Delaware residents showed they were in the school district's corner in 2013, giving their nod to funding for an expansive plan that will see renovations at every district building.

This year's vote will spur action for years to come as upgrades and realignments give students the elbow room they've been lacking.

Here's a look back at a few of the year's top stories in the Delaware City School District.

Bond issue wins

Delaware voters strongly approved a 3.6-mill bond issue May 7, allowing the district to move forward with plans for a major facilities overhaul.

In order to deal with the increased district enrollment and overcrowding in the buildings, district leaders came up with a $50 million project that would not require redistricting, but would adapt the district's existing buildings.

The plans would allow the district to return to the traditional grade alignment of grades K-5, 6-8 and 9-12.

Five of the eight buildings in the district currently are over capacity. Without changes, Willis Intermediate and Dempsey Middle schools would not have been able to handle the number of new students coming in, officials said.

The last time the district added classroom space was in 1998, when there were 3,800 enrolled students. Now, the district has 5,400 students and is pushing toward 6,000 as enrollment tops predictions.

With the funds from the bond issue, all five elementary schools will be redesigned to accommodate fifth-grade students from Willis Intermediate School. Dempsey Middle School will absorb sixth-graders from Willis.

Willis, built in 1883, will become an administrative building and will be available to rent as community space.

The district's three-year implementation began in the summer with short-duration projects.
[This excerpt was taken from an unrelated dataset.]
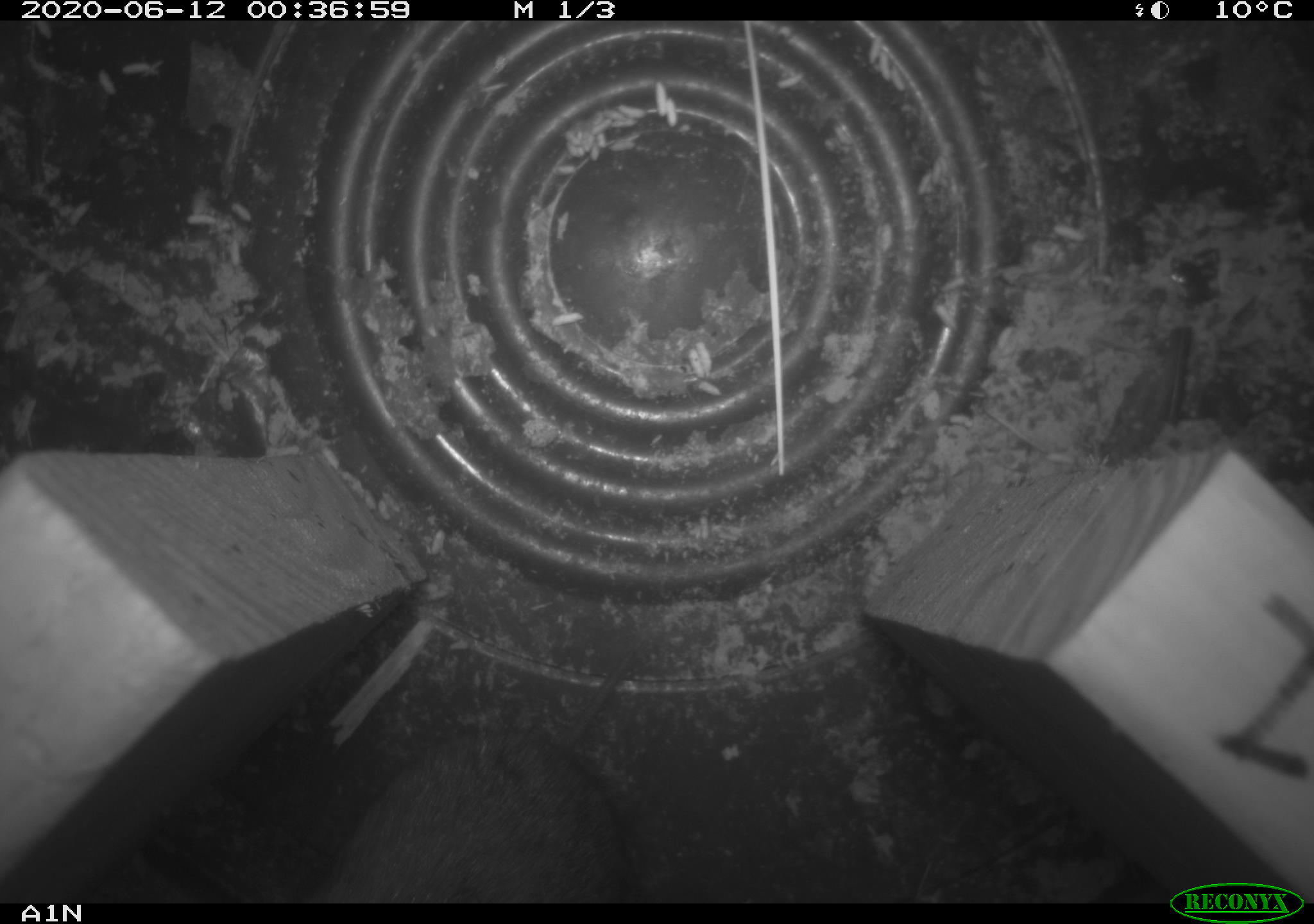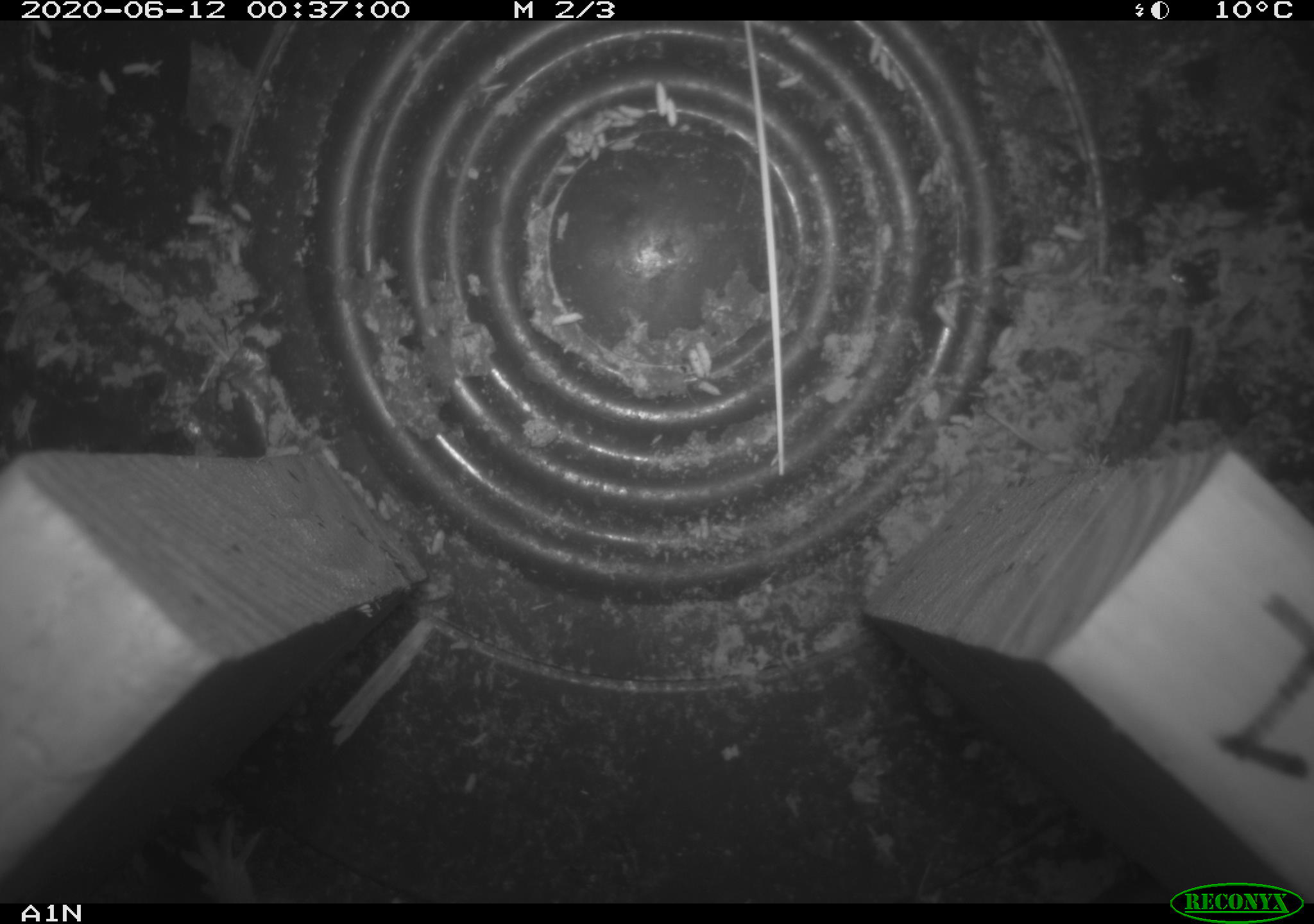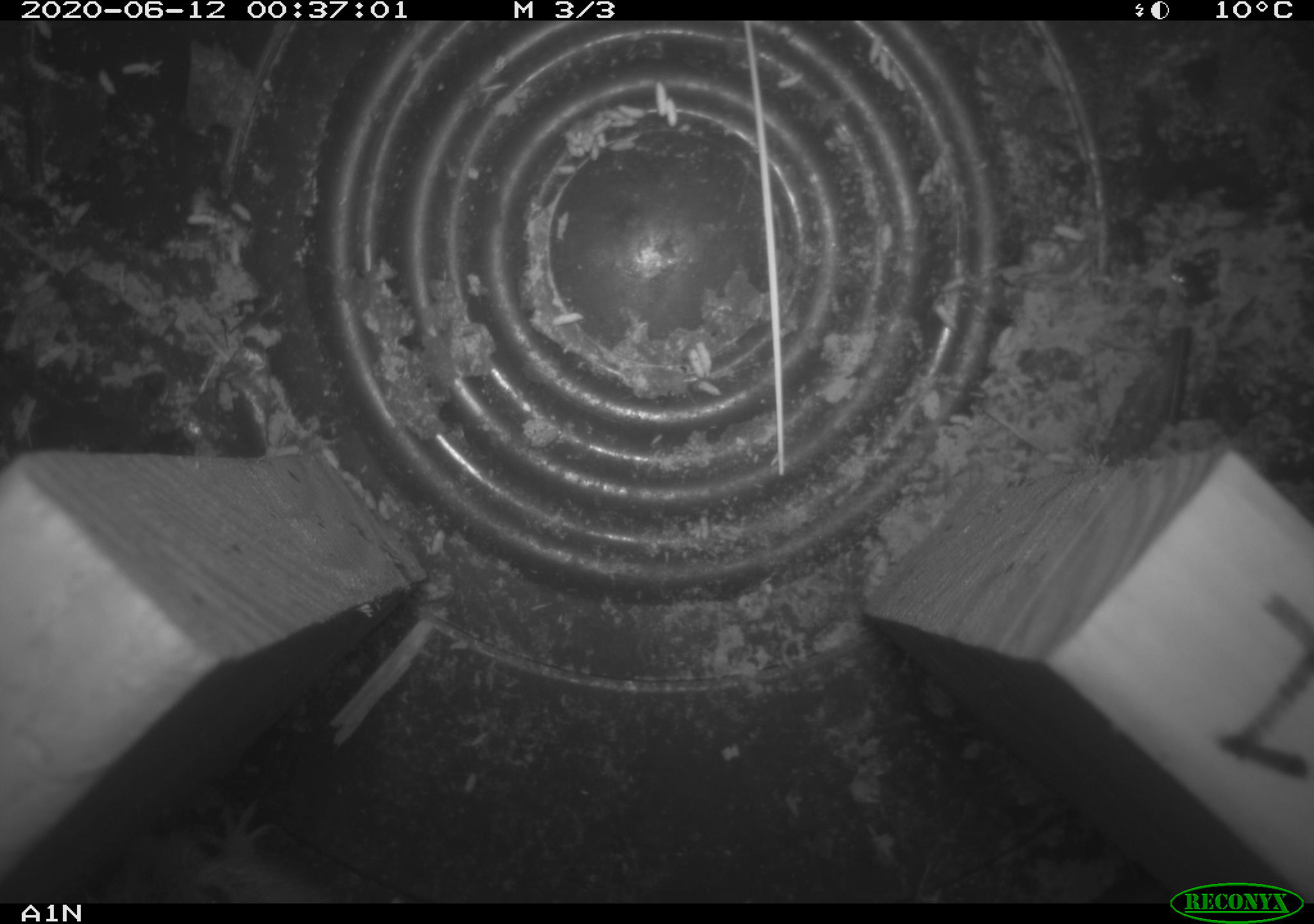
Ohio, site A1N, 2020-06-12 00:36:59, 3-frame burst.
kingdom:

Additional security features were added to all buildings, and Woodward Elementary School received a new roof in June.

The updated security features include new cameras with multiple views at all building entrances and a system that requires individuals to be buzzed in once the school office has visual and verbal confirmation.

The district is continuing to work on the architectural drawings for the renovations that will take place over the next few years. Schultz Elementary School and Hayes High School will be the first recipients of the upgrades in spring 2014 if all goes according to plan.
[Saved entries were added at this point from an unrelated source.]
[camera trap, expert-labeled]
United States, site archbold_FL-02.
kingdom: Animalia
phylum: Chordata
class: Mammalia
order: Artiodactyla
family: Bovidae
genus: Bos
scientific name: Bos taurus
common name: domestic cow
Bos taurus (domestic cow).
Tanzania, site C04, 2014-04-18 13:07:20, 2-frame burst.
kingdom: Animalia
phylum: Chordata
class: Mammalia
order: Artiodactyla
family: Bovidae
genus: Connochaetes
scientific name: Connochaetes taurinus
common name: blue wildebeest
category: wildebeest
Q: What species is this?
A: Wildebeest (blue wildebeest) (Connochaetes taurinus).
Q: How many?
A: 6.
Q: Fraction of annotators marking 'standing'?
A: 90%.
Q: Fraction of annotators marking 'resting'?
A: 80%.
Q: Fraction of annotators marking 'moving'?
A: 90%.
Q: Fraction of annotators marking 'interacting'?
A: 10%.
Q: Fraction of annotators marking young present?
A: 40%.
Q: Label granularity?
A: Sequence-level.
Larry Davis, who retired this year as the district's facilities director, is working on the renovation projects with the architects.

Davis said in June, "We ask ourselves three things: Will this work for students and provide them with a better environment for their education? Will this work for staff in order to manage their education on a daily basis? And is this being attentive to the security needs of each building?"
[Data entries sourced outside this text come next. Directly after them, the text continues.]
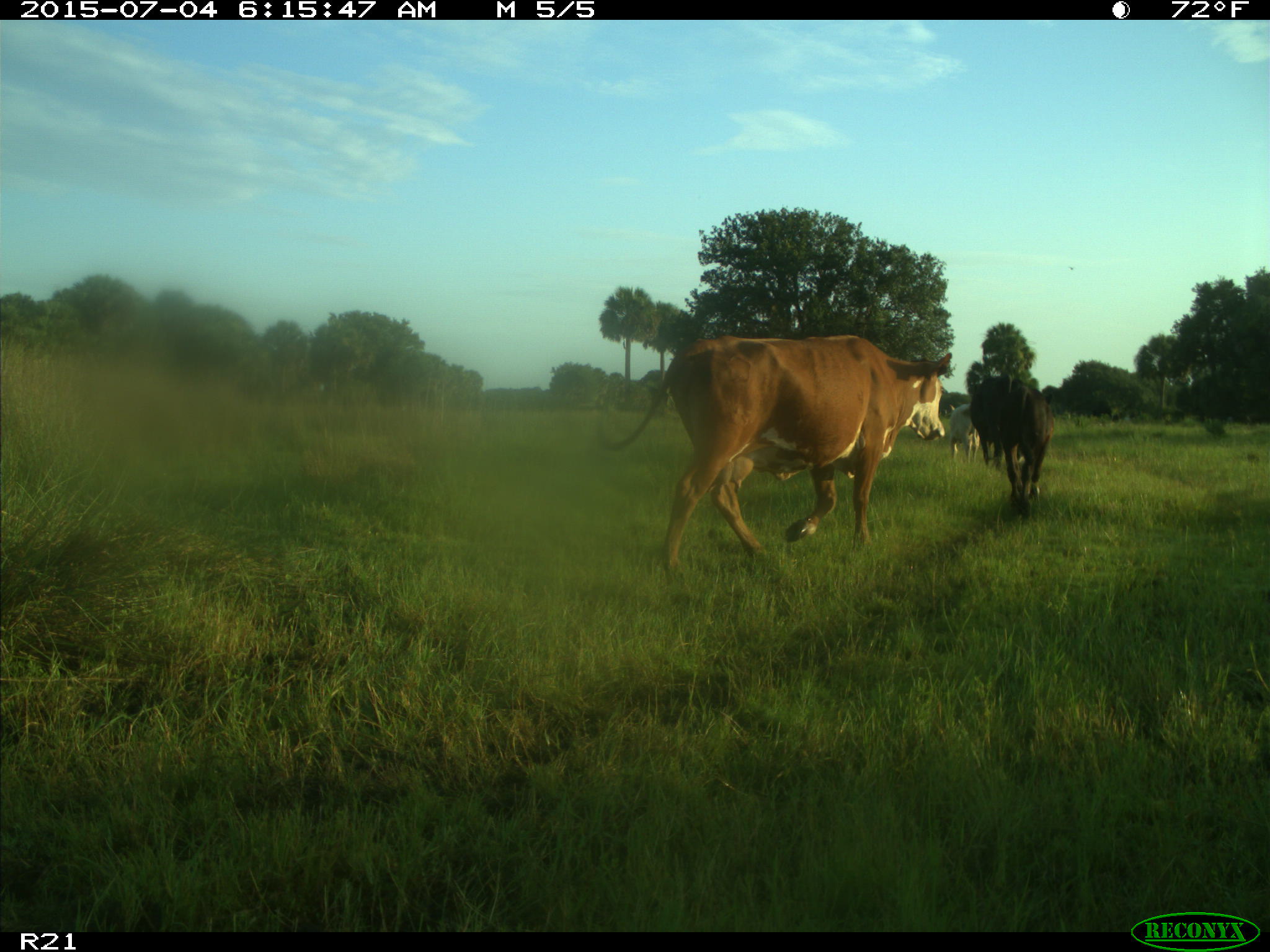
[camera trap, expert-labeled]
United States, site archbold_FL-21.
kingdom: Animalia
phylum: Chordata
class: Mammalia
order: Artiodactyla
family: Bovidae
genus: Bos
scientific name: Bos taurus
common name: domestic cow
Bos taurus (domestic cow).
The 3.6-mill bond issue will be drawn out over four years and, by 2017, will cost homeowners about $60 more annually per $100,000 in property value.

Great grades

Delaware schools received an "excellent with distinction" rating in March for the 2011-12 school year from the Ohio Department of Education.

In the past 11 years, the district moved from the second-lowest designation of "academic watch" to the highest ranking of "excellent with distinction."

The newly designed state report cards came out in August for the 2012-13 school year, now using traditional letter grades to rate districts. Delaware schools received a B in the Performance Index category, which measures the achievement of each student enrolled for the entire school year, and an A for meeting 23 of 24 state benchmarks.

Superintendent Paul Craft said had the old standards been in place, Delaware again would have received an "excellent with distinction" rating.

However, the district received an F in its progress with gifted students, an area Craft said the district is examining.

New position

When Amy Piacentino, executive director of curriculum and programming, retired June 27, the district decided to create a new job.

The district merged the vacant position of assistant superintendent with the curriculum director position.

The position was filled Aug. 1 by Brad Faust, former Hayes High School principal. Ric Stranges replaced Faust as the new principal of Hayes.

Faust is responsible for assisting the superintendent, heading up curriculum, programming, special education, enrichment services and instructional technology.